Start of EXERCISE PASSAGE
“Cease and desist, Mr. Gillick…” said Wuesthoff Attorney Karen Davila.

The General Counsel for Wuesthoff Health Systems called the office of Protect Our Children May 5, to ask the group to stop trying to contact Johnette Gindling the corporation’s Vice President of Public Relations. The request came after an eighteen-month effort to determine why Gindling ordered the local charity to stop distributing their publication The Guardian Brevard, at all Wuesthoff facilities.

The Guardian was given the boot, days after Wuesthoff Nurse Joanne Pratt went before the Palm Bay City Council, to protest proposed ordinances aimed at restricting sex offenders. Wuesthoff’s Marketing Director Stephanie Bacon called P.O.C. in October 2005 asking that we stop distributing the Guardian at Wuesthoff. The notification newspaper has been made available to staff and patients at the corporation’s Rockledge hospital for over eight years.

Bacon denied that the request was connected to Pratt’s molester rights activities. She said all publications were being removed except Florida Today Newspaper, which is provided free of charge to Wuesthoff patients.

However, Guardian staff received an anonymous call in July 2006, from a woman who said she was a Wuesthoff employee. The caller said hospital officials had not removed any publication but the Guardian.

Bacon was contacted again to ask about the call, and said only publications that had advertising for Wuesthoff were allowed to distribute under the new policy. Later that day, a volunteer visited the lobby of Wuesthoff’s Rockledge facility and found six publications on display – none contained an ad for Wuesthoff.
End of EXERCISE PASSAGE
QUESTIONS ON THE MATERIAL:
A. According to the article about Wuesthoff and The Guardian, which publication did Stephanie Bacon say would remain available to Wuesthoff patients?
B. Write the next paragraph of the article about Wuesthoff and The Guardian, picking up after its final sentence.
Start of GIVEN RECORDS
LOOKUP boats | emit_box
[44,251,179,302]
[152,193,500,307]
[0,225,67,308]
End of GIVEN RECORDS
Start of GIVEN RECORDS
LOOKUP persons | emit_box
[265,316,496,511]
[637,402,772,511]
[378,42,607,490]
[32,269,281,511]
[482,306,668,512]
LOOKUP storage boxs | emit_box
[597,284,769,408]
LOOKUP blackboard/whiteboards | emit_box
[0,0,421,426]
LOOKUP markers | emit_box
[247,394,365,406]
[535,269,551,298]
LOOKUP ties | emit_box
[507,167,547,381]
End of GIVEN RECORDS
OUTPUTS FOR THE TASKS:
A. Florida Today Newspaper, which is provided free of charge to Wuesthoff patients.

B.
Protect Our Children sent a fax to Gindling in August 2006, offering to run a free ad for Wuesthoff in order to reinstate the publication in their lobby. The offer was rejected.

Bacon said the removal of the Guardian was the result of a memorandum published by Gindling and said we would have to speak directly to her. Guardian staff left more than fifty messages with Gindling’s secretary over a two-month period, but the V.P. refused to return our calls.

Wuesthoff’s Attorney said The Guardian was harassing their staff and asked us to stop inquiring about the publication’s removal. Davila phoned the group one day after Wuesthoff lawyers were rebuked in their attempt to block construction of a new hospital in Viera, after the contract for the facility was awarded to a competing company.

Protect Our Children continues to receive calls from Wuesthoff employees asking why the notification newspaper is no longer available. Davila said Wuesthoff had a right to disallow distribution of any printed materials, and was not compelled to give any reason for its decision.

However, Wuesthoff employees who have contacted The Guardian insist the ban was the result of Nurse Pratt’s highly publicized activities in the Fall of 2005. Pratt appeared before the Palm Bay City Council on October 10, 2005, wearing her Wuesthoff I.D. badge, after helping to assemble a cadre of pedophiles and sex offenders to protest city ordinances restricting their movement. Pratt left a voice message on Protect Our Children’s main line, in which she identifies herself as “a nurse at Wuesthoff Health Systems Melbourne.” She asked for a return call and gave the number for her office in the hospital’s Wickham Road facility. The next day, Director Bacon said that the call was not official, and that employees were not allowed to use hospital facilities to conduct personal business.

Pratt lied on a nationally televised program when she was questioned about her husband’s offenses. She appeared on the television program “The O’Reilly Factor”, along with her husband, sex offender William Pratt Jr., on the eve of the molester rights march . The Pratts answered simultaneously, when O’Reilly asked about Bill’s victim. They said his victim was a twelve year-old boy.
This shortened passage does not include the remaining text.